By Jeff Capellini
It’s not like David Villa is starving for a championship, but it would really be a shame if his time in the Big Apple ends without one.
He has been a revelation, a prime-time performer extraordinaire.
The Spanish superstar may be the best athlete in New York sports right now. I realize that sentiment probably won’t be shared by many in this town, given the fact that it would take a miracle for soccer to ever command the same attention as the other major team sports.
But it would be wrong for anyone who fancies himself a serious sports fan to not at least acknowledge what this guy has been doing.
Villa has been nothing short of sensational since signing on as the first player in New York City FC history a little more than three years ago. He has been that rare high-priced talent that has actually lived up to the hype.
In a region of the country where “the beautiful game” is often viewed as a glorified youth participation sport by the old-school intelligentsia, NYCFC’s captain, who doubles as Major League Soccer’s reigning MVP, has performed as well, if not better, than any other athlete you can name.
Forget about what he accomplished during his prime years as a superstar striker for Spain in the World Cup and European Championship, or with legendary club sides FC Barcelona and Atletico Madrid in La Liga. I’m talking about the Villa we see now — a soon-to-be 36-year-old who is supposed to be showing some slow-down due to a grueling career that has been going on since he was a teenager.
But that hasn’t happened. Villa still plays the game with extremely high levels of speed, skill and passion. It has resulted in him scoring a remarkable 58 goals in 85 regular season games. He continues to be the top offensive performer in MLS, and that’s with opponents concocting specific defenses to bracket him on a nightly basis.
Just ask the Red Bulls, who had NYCFC beat this past Sunday at Yankee Stadium right up until when they lost track of Villa. The legendary striker completed his first MLS hat trick with two goals in the final 20 minutes as NYCFC made it two wins in as many tries against its hated rivals in league play this season with a 3-2, come-from-behind victory.
Villa’s complete game was on display throughout, and it drew rave reviews from many of the parties involved.
“David is our leader,” NYCFC head coach Patrick Vieira said. “When he is playing like that, that lifts the team, and players are behind him the whole way.
“When David is playing well, the team is playing well, and today … he was David.”

***

== TASK DETAILS ==
Revise the section of the David Villa article that opens with the words "Just ask the" and closes with "the whole way.", changing "hat trick" to "three-goal game", and present the updated section.

== DATA SECTION ==

***

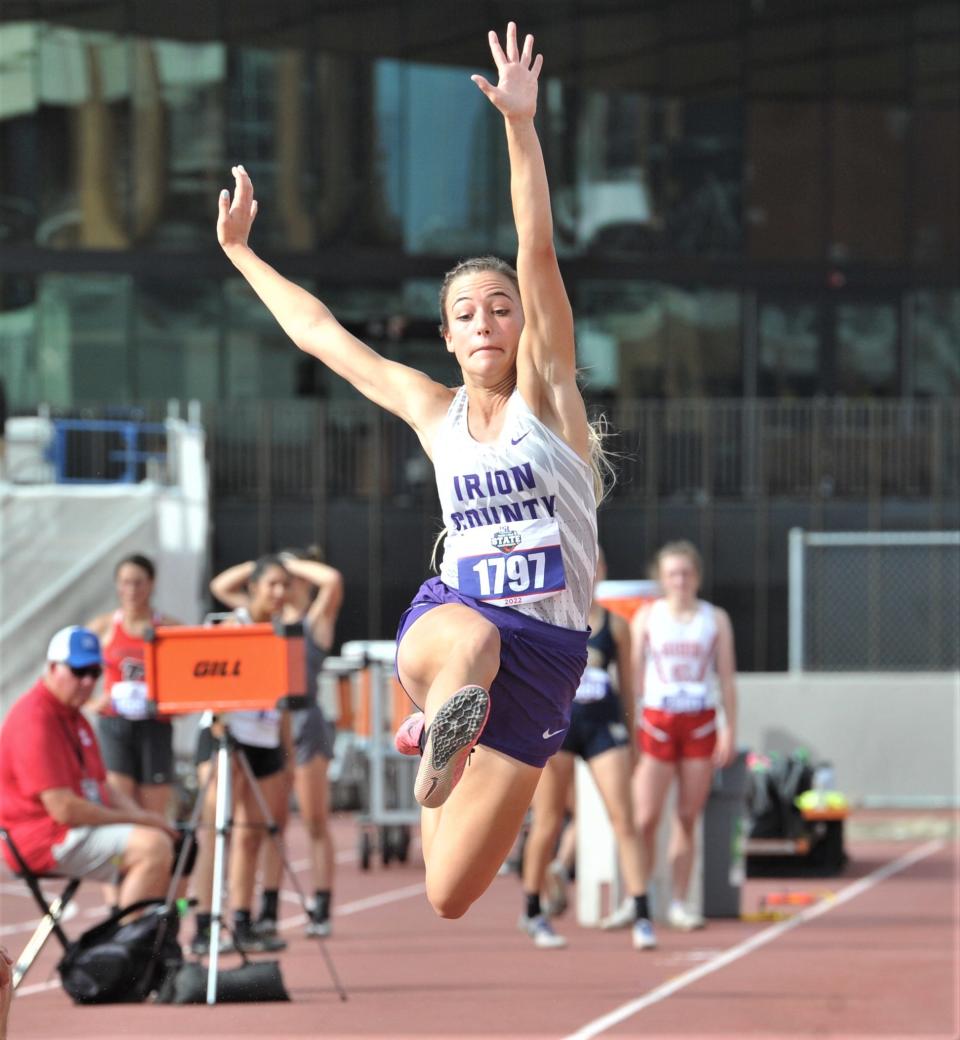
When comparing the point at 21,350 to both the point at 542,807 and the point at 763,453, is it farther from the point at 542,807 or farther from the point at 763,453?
the point at 542,807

***

== EXPECTED ANSWER ==
Just ask the Red Bulls, who had NYCFC beat this past Sunday at Yankee Stadium right up until when they lost track of Villa. The legendary striker completed his first MLS three-goal game with two goals in the final 20 minutes as NYCFC made it two wins in as many tries against its hated rivals in league play this season with a 3-2, come-from-behind victory.
Villa’s complete game was on display throughout, and it drew rave reviews from many of the parties involved.
“David is our leader,” NYCFC head coach Patrick Vieira said. “When he is playing like that, that lifts the team, and players are behind him the whole way.